CONTEXT × HARNESS / 2026

Don't build an AI that replays yesterday's spec — the gap between spec and source of truth is the real context

More and more often, an AI agent's accuracy is decided by its context, not its prompting. But "context" here is not a polished spec. What really moves the needle is the gap between the spec and the source of truth, and the reasons behind the drift.

An AI fed only the spec replays "past truth." Feed it the drift reasons too, and it approaches "today's truth." The blind spot of Spec-Driven Development and the real core of Harness Engineering, laid out.

Context engineering Harness Engineering Source of Truth AI agent SDD Issue Driven 2026.05.20 · 7 min read

FIG.0 — THE GAP

The spec (green, dashed) sits still while the Source of Truth (pink, curve) — the running code, DB, API, field judgement — drifts downward over time. The GAP (the unexplained delta) in between is where the real context lives.

▍ THE PROMISE

What separates AI agents in 2026 is no longer the model or the prompt. It's not the spec — it's the gap between the spec and reality, and whether the "reasons for the drift" are accumulated alongside.

▍ TL;DR

The frontier of AI-agent accuracy has shifted: model → prompt → context.
If you mistake "context" for a polished spec, the AI just replays "past truth." Specs drift further from the Source of Truth (running code, ops, field judgement) the longer time passes.
What actually works is the reasons for the drift. Five whys — why the spec was changed, why an exception was allowed, why the implementation compromised, why the issue went the way it did, why the review came out that way — decide the quality of the AI's output.
Documents are polished; context is accumulated. Put the spec at the core of the Harness, and layer the drift reasons around it. The right AI is not the loud one — it's the one that lowers the human's verification load.

§ 01 SHIFT

From prompt-craft to context design

For a few years now, the lever that moves AI-agent quality has been moving:

Up to 2023: raw model strength dominated (GPT-3.5 → 4 → Claude 3 → …)
2023-2024: same model, different wording produced different results — "prompt engineering" boomed
2025-: raw model quality commoditised; context (what you feed in) became the dominant variable

By 2026 the gap between frontier models is closing fast. With Claude Opus 4.7 / GPT-5.5 / grok-4.3 at the top, "what the model knows" matters less than "what you put in front of it for this task." Welcome to the era of context design.

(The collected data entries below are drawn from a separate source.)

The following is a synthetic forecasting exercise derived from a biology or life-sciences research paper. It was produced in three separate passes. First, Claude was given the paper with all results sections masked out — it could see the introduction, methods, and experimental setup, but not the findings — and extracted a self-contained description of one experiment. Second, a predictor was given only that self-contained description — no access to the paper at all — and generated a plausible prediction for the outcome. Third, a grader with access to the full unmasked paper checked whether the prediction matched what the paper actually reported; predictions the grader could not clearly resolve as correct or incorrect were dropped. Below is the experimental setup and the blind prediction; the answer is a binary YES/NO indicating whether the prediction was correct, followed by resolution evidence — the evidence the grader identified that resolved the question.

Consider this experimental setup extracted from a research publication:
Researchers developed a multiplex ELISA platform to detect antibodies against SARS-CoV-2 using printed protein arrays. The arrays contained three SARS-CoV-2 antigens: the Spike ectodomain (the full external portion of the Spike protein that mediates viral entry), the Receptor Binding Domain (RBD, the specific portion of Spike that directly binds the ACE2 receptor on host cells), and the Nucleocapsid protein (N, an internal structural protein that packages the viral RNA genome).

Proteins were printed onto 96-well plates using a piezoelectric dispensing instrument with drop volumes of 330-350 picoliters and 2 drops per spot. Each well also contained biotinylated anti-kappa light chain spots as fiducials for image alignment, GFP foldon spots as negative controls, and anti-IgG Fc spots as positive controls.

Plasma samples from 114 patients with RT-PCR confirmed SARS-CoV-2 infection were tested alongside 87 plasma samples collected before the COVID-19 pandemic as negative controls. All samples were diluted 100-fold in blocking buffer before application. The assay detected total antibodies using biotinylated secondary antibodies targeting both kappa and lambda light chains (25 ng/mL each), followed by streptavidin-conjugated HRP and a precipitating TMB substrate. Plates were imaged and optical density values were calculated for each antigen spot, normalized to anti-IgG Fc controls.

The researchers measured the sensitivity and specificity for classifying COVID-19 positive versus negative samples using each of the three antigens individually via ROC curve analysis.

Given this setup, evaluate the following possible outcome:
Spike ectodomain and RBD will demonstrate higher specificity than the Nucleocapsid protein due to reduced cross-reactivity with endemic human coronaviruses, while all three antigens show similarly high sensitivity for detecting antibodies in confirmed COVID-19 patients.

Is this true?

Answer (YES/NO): NO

▍ What is ‘context’ really?

"Context" here is not just "input text." It's the whole substrate of judgement material — background, history, contradictions, hesitations, wobbles. The same layer I called "tacit thoughts" in the previous post.

§ 02 GAP

Spec vs Source of Truth — the gap is inevitable

Say "context" and most people think of the spec or design document. This article takes a clear position against that: feeding only a spec as Context is almost always wrong.

>2-1Spec = "what should be." Source of Truth = "what is."

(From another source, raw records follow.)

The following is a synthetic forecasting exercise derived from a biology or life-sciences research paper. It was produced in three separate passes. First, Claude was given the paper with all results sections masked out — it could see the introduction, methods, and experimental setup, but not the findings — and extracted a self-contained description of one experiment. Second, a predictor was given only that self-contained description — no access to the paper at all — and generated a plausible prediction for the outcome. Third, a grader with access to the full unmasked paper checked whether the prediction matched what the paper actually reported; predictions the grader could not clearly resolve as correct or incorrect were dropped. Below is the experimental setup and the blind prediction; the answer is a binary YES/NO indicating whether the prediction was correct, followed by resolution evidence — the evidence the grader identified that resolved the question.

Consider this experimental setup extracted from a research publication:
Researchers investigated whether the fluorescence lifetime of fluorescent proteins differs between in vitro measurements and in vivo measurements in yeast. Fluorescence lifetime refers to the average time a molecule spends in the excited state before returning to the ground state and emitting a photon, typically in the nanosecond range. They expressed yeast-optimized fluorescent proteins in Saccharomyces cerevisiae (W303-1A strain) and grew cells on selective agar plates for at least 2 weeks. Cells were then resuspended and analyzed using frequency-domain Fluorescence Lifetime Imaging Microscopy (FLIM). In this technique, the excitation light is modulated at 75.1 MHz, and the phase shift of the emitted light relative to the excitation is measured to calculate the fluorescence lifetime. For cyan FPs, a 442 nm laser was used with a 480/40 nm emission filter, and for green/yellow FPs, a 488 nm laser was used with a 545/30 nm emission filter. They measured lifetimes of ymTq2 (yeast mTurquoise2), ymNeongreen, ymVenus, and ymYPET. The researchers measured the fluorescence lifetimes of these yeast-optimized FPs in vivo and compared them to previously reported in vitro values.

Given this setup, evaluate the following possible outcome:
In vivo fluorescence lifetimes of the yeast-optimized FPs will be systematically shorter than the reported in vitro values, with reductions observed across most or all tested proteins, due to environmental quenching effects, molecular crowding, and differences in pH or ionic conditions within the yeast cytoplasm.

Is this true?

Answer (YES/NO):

The spec describes what should be. A snapshot of agreement at a moment, internally coherent, neatly polished.

As implementation and operations evolve, the actual "truth" drifts elsewhere:

The running code — hard-coded values, exception handlers, commented-out branches
The DB schema and the live data — migration history, unexpected records, exceptional values
The actual API behaviour — undocumented responses, unofficial endpoints
Customer-side operating decisions — approval routes never written down, tacit exceptions
Field judgement — choices an operator made on the spot

These are the Source of Truth (SoT). The spec inevitably drifts away from the SoT over time. This is not laziness — it's structural. Requirements change, exceptions happen, implementations compromise.

>2-2The gap = an unexplained delta

The problem is not that the gap exists. It's that the gap is never explained. The spec says "what should be," the code says "how it runs" — but the bit in between, "why it diverged," lives nowhere.

▍ Doc decay, or context?

Most organisations treat this gap as "document decay" and pour effort into "keeping the spec in sync with the truth." That work is futile — the moment you polish it, drift resumes.
This article takes the opposite stance: keep the gap as something to be explained, not eliminated.

§ 03 LOSS

An AI fed only the spec replays "past truth"

Feed only the spec to an AI, and its output will faithfully replay "the past consensus".

FIG.1 — SPEC-ONLY VS SPEC + GAP

An AI fed only the spec returns "past truth." An AI fed the spec plus code, issues, reviews, ops notes, and drift reasons approaches "today's truth." What differs is not the model, not the prompt — only the thickness of the context.

>3-1Typical failures of a spec-only AI

"The spec says X is correct, but the code shows Y." → The AI trusts the spec, returns X, and drifts from reality.
"The spec has no exception handling, so edge cases can be ignored." → Operationally impossible — a misjudgement.
"I implemented per the latest API docs." → The unofficial operating rules get missed.

This is not the AI's fault. The context you fed it is frozen at a point in time, and the AI is faithful to that point. The cleaner the spec, the more confidently the AI quotes "past truth."

>3-2Reverse-engineering alone is not enough either

"So just give it the code, not the spec?" That fails too. Code reveals "what is implemented and how," but never "why it became that." Same structure as the tacit knowledge / tacit thoughts argument from the previous post — outputs alone can't reproduce the context of judgement.

▍ The link to tacit knowledge / tacit thoughts

"Why was it written this way?" "Why was this exception allowed?" — these are expert tacit knowledge, or the tacit thoughts just upstream of it. What sinks into the spec/SoT gap is, essentially, this layer of knowledge.

§ 04 WHY

Five whys to accumulate — that's strong context

What should you accumulate, then? This article proposes five "whys" to keep deliberately.

FIG.2 — FIVE WHYS

Five "whys" that explain the gap between spec and Source of Truth. The central GAP = reasons for the drift is filled by five surrounding assets (change log / ops log / code comments / issues / PR reviews).

>4-1① Why was the spec changed?

The motivation behind a spec change. "Customer fed back X," "the upstream premise broke," "a different problem surfaced once we built it" — somewhere in change logs, meeting notes, or Slack history. If this disappears, neither the AI nor the next human can answer "why the old spec was discarded."

>4-2② Why was the exception allowed?

An operational decision that "this is off-spec, but we'll allow it." Approval-rule exceptions, customer-specific carve-outs, emergency manual workarounds. Usually never documented. But "the impossible case is now business as usual" is more common than people admit.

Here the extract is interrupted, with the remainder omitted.